- Stated goal -
List every distinct username that posted in the knitting thread below, each name once.

- Extract to read -
===============

# Sweater for Jasper



## 7thswan (Nov 18, 2008)

Forerunners intrest in Cables got me looking to knit something. So I went looking thru the stash,and found the perfect wool for a sweater. Our new grandbaby was here in January,so I knitted this up.

I kept thinking about how I would think of a way to make cable pattern reading easer. All that kept coming into my head is that the Purl stiches are the background. The knits are like 3D images of a Tree,they weave to the left and right and upward. Same as cables,the directions will say CBL-cable left ect. CBr -rear. I know Forerunner will get the grasp of it easly, he's a Guy-it's all Math. Thanks Forerunner for the insperation to get off my buns and do some knitting other than Hats!


----------



## 7thswan (Nov 18, 2008)

Forgot.- This is Wool of the Andies from Knit piks. I used buttons I made from Deer Antlers.I see there is a pie crumb in the picture,sorry about that.


----------



## Pearl B (Sep 27, 2008)

I love it!! You did a really nice job on all of it. The cables really add to it.

Its pics like that I find inspiring. Im so glad I stuck with knitting this time around.


----------



## Callieslamb (Feb 27, 2007)

Very nice!!!


----------



## frazzlehead (Aug 23, 2005)

That's just lovely! Good work!


----------



## Marchwind (May 10, 2002)

Beautiful! Too bad you don't have a picture of the baby wearing it  What book is that pattern from?


----------



## 7thswan (Nov 18, 2008)

Thanks All! The book is adorable knits for tots,by Zoe Mellor. I knit hats for sale,that has gotten me in a rut.Have enough of my own knitted sweaters. It was fun getting my mind involved, now I'm looking at more patterns-I have hundreds of magazines,my favorites were the Family Cirlce ,easy knitting. If I get a picture of the Baby it will be on the phone,and I don't know how to load it:ashamed:


----------



## Maura (Jun 6, 2004)

That is adorable! I use C4F (front) C4B (back) the lefts and rights work themselves out.


----------



## Pearl B (Sep 27, 2008)

> If I get a picture of the Baby it will be on the phone,and I don't know how to load it


 I just got into trac phones lately. For pics. The phone will usually have a place where you can load/have email addys. I take a pic and mail it to my email addy. From the email I download it onto my desktop. Then upload it to flickR. Then form flickR you can post on the web.

===============

- Dataset section -

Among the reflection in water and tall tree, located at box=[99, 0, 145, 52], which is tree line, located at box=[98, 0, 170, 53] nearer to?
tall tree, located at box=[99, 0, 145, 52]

===============

- Correct answer -
7thswan
Pearl B
Callieslamb
frazzlehead
Marchwind
Maura